Everything from the line containing "Of pointed tent" through the last line of the records below should be printed exactly, please, and nothing else.

════════════════════

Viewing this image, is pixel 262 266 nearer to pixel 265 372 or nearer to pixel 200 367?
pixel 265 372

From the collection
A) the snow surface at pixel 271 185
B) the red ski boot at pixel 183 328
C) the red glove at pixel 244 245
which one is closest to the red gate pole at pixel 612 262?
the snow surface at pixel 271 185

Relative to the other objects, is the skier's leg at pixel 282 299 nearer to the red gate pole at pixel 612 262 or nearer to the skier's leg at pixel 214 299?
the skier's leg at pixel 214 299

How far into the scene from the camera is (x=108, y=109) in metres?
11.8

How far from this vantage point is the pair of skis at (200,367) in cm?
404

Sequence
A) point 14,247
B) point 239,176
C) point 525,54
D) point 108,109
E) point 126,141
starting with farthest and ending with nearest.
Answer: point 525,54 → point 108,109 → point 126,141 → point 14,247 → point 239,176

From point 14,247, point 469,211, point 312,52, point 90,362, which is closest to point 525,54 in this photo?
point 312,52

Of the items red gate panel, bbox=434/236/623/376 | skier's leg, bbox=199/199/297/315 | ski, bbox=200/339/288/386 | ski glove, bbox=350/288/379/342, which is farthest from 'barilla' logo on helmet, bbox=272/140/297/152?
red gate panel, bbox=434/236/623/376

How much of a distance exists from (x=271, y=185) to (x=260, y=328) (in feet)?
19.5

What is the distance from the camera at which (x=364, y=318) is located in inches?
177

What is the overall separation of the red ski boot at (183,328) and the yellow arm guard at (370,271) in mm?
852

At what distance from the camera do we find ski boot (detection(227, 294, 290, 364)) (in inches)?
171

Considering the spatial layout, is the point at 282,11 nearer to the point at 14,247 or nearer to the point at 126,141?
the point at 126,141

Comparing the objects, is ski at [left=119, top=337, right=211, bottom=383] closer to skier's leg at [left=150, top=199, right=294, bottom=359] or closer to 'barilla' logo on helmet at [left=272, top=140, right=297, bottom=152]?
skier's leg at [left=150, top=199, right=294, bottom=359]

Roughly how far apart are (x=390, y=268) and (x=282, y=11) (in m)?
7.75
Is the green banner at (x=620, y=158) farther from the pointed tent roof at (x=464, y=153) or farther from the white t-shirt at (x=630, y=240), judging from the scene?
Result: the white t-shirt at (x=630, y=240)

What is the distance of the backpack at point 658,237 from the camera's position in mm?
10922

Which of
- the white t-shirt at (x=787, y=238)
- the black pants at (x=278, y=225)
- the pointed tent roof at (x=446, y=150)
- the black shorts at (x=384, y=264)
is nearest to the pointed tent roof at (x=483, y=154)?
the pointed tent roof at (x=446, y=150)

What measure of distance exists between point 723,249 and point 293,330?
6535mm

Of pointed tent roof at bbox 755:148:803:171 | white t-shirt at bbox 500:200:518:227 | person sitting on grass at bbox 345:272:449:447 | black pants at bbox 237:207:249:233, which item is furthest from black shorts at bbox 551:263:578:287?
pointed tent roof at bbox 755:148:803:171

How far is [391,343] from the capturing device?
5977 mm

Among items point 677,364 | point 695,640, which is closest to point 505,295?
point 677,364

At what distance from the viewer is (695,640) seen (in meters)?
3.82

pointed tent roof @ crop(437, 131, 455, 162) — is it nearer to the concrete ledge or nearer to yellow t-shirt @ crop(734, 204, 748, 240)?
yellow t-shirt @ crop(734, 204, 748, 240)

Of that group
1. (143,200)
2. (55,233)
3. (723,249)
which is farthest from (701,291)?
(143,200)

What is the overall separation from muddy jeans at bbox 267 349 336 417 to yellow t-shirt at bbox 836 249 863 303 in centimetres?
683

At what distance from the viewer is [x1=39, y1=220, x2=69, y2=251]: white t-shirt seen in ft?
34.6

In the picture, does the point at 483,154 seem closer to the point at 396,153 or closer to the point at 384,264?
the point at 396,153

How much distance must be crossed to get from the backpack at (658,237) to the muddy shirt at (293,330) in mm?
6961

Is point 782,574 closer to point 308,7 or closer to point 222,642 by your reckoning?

════════════════════

_Response to the exercise_.
Of pointed tent roof at bbox 755:148:803:171 | white t-shirt at bbox 500:200:518:227 | person sitting on grass at bbox 345:272:449:447 | black pants at bbox 237:207:249:233, which item is furthest from black shorts at bbox 551:263:578:287?
pointed tent roof at bbox 755:148:803:171

How far is [391,343] from the capturing device?
5977 mm

Among items point 677,364 | point 695,640, which is closest to point 505,295?
point 677,364

At what distance from the viewer is (695,640) seen (in meters)?
3.82

pointed tent roof @ crop(437, 131, 455, 162) — is it nearer to the concrete ledge or nearer to yellow t-shirt @ crop(734, 204, 748, 240)?
yellow t-shirt @ crop(734, 204, 748, 240)

Of that group
1. (143,200)
2. (55,233)
3. (723,249)
which is farthest from (701,291)?
(143,200)

What is the overall separation from muddy jeans at bbox 267 349 336 417 to yellow t-shirt at bbox 836 249 863 303 in centimetres?
683

At what distance from the viewer is [x1=39, y1=220, x2=69, y2=251]: white t-shirt seen in ft?
34.6

In the picture, does the point at 483,154 seem closer to the point at 396,153 or closer to the point at 384,264?
the point at 396,153

How much distance must be crossed to get from the backpack at (658,237) to the muddy shirt at (293,330) in mm?
6961

Is point 782,574 closer to point 308,7 or closer to point 222,642 by your reckoning?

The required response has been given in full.